RECORDS TO USE:
==*==
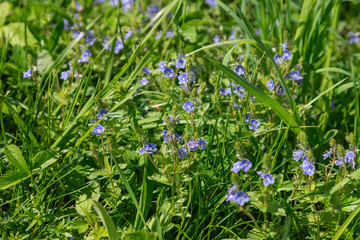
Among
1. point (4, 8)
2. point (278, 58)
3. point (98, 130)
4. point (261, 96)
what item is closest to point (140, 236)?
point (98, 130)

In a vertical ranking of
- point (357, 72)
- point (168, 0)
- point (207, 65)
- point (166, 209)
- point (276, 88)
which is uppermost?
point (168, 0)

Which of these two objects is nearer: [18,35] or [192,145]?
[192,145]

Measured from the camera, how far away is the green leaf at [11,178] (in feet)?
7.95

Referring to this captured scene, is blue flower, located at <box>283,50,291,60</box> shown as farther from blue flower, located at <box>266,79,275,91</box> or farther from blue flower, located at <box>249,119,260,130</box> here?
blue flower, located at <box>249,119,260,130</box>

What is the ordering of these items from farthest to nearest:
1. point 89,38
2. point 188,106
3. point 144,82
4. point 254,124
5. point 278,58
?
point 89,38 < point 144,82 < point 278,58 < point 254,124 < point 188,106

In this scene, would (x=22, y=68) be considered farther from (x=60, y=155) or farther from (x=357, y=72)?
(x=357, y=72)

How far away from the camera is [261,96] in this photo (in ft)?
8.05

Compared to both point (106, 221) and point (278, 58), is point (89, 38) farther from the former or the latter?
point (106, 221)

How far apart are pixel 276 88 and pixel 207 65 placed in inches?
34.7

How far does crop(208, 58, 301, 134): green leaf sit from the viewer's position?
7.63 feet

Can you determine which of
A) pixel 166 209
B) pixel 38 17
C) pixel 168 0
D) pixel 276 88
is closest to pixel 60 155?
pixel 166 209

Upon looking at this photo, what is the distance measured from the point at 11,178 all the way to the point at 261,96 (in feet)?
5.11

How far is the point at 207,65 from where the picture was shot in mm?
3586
==*==
WHAT THE TASK REQUIRES: Rewrite the rows starting with the line that contains "In this scene, would" and going on through the last row, keeping every row's wording as is and raising each number in their answers, coordinates and distances alike, by 51.

TASK ANSWER:
In this scene, would (x=22, y=68) be considered farther from (x=60, y=155) or farther from (x=357, y=72)?
(x=408, y=123)

How far away from the camera is [261,96] in this photo (in ft)?
59.05

Compared to both point (106, 221) and point (278, 58), is point (89, 38) farther from the former or the latter?
point (157, 272)

How far apart are pixel 276 88 and pixel 207 65 placed in inches?
85.7

How far does crop(208, 58, 301, 134): green leaf sit from the viewer's position?
58.63 feet

Can you determine which of
A) pixel 166 209
B) pixel 38 17
C) pixel 168 0
D) pixel 276 88
is closest to pixel 60 155?
pixel 217 260

Upon looking at this photo, what is the distance measured from the point at 11,178 all the way to the point at 261,96 (in feet)?
56.11

How far is the point at 207,65 from where the picture was shot in mm?
3637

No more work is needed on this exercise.